MIGRATE: A New Dataset of Annual Migration
Pretty slick research from a collaboration between some folks at Cornell and Berkeley just landed in Nature last Friday.
For a long time, researchers have been stuck using county-to-county data in the United States, which is very coarse. And proprietary data sets are often not available to researchers or show high bias. This paper introduces MIGRATE, a new dataset that covers 2010–2019 and captures flows between 47.4 billion pairs of Census Block Groups (CBGs) by anchoring proprietary/commercial data to Census population counts.
To understand the scale that's achieved with this new dataset, it helped me to look at the hierarchy of US Census Bureau measurement:
County: The standard unit for migration data.
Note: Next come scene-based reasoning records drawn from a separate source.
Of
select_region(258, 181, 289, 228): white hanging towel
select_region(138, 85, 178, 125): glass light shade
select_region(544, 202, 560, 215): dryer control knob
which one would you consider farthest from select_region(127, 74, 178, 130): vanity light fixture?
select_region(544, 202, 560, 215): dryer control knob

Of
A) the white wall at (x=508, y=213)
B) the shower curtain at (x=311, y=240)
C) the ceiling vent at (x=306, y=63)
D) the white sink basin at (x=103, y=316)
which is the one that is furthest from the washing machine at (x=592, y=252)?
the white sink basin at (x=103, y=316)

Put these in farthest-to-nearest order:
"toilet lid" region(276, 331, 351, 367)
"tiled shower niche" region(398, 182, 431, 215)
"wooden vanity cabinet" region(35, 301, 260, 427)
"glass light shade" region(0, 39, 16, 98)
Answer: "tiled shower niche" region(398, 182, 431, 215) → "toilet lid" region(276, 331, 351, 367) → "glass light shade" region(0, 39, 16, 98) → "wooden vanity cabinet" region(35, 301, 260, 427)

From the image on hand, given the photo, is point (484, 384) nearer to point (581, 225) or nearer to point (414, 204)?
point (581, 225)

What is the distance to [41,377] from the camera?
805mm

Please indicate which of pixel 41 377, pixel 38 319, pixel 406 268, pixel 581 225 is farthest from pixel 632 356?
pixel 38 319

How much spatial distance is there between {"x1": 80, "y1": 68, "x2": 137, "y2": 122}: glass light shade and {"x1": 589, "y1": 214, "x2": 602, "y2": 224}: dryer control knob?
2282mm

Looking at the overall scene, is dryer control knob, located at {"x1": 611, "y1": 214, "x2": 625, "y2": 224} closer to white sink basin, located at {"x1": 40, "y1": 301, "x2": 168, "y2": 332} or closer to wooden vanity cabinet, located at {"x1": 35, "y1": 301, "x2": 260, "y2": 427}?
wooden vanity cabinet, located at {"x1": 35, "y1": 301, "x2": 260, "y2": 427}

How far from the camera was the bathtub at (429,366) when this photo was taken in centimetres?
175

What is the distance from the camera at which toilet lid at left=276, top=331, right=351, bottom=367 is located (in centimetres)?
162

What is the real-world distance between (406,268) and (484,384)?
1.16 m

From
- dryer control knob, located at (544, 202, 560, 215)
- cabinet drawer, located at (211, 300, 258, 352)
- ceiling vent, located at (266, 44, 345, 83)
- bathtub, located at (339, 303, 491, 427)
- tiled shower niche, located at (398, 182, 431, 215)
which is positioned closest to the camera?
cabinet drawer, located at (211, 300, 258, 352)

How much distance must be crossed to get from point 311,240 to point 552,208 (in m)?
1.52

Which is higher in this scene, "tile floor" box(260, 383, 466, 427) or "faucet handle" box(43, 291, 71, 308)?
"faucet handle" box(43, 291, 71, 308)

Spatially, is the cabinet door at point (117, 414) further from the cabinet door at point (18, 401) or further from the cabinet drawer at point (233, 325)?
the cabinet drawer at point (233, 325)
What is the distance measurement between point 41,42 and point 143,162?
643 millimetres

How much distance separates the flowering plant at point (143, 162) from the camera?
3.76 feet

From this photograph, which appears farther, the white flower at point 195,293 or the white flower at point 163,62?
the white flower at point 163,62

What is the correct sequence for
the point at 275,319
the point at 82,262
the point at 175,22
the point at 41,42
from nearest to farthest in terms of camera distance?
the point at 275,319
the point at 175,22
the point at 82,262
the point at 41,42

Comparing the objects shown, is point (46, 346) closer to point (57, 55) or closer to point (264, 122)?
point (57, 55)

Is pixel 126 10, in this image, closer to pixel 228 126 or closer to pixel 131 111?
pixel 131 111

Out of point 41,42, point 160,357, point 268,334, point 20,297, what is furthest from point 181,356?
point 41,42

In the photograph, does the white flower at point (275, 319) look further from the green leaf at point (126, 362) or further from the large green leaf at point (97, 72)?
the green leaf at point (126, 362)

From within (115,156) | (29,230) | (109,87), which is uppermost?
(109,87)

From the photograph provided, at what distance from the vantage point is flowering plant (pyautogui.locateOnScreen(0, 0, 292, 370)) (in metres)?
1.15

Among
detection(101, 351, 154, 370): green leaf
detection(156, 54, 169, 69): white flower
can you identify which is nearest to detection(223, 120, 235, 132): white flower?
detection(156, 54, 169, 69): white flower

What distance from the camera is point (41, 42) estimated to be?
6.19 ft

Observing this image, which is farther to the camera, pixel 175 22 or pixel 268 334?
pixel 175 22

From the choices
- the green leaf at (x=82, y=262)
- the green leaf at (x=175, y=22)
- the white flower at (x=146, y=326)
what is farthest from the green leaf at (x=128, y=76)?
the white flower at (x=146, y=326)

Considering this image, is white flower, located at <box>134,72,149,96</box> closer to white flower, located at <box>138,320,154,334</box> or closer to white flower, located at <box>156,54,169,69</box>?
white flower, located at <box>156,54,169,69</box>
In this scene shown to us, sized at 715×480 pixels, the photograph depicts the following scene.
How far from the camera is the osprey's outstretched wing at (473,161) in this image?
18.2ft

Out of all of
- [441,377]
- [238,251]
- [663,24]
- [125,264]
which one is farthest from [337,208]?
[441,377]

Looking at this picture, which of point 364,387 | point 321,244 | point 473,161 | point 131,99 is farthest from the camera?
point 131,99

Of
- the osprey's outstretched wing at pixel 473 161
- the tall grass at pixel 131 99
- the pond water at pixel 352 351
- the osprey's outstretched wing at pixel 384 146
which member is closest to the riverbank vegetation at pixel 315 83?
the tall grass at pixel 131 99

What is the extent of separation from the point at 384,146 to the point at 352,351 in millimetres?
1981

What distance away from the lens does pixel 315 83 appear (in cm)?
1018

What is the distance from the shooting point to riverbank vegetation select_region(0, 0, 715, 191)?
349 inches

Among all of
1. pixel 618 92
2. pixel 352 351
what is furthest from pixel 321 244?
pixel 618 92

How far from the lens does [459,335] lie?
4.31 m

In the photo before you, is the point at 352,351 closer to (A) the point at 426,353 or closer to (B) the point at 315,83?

Counties can be massive (LA County has ~10 million people).
Census Tract: A subdivision of a county.
Census Block Group (CBG): The unit used in this study. It is a cluster of blocks that generally contains between 600 and 3,000 people. There are about 217,000 of these groups in the US.
Census Block: The smallest unit (equivalent to a city block bounded by streets).
The researchers claim that their MIGRATE dataset is approximately 4,600 times more granular than the publicly available 5-year county-level data and 18 million times more granular than state-level data. Crazy stuff.
This allows researchers to see hyper-local patterns that were previously invisible. A perfect example they mention is the "Climate Retreat" from California wildfires in 2017 and 2018 (Tubbs and Camp fires). If you looked only at standard county-level data, you would see almost flat out-migration rates. You might conclude that these massive fires didn't displace anyone.
But 77% of movers from the Tubbs fire and 54% from the Camp fire moved to other CBGs within the same county. Population declines were also "260% larger in magnitude for the Tubbs fire and 40% larger in magnitude for the Camp fire than those visible at the 5-year ACS level."
This paper should help a lot of US-based researchers, especially for those looking at climate-based displacement. For example, I covered a redfin article a while back on net outflows in flood-prone areas and they used inter-county data. Reports like this may have vastly underestimated climate displacement because it masks short-distance retreats.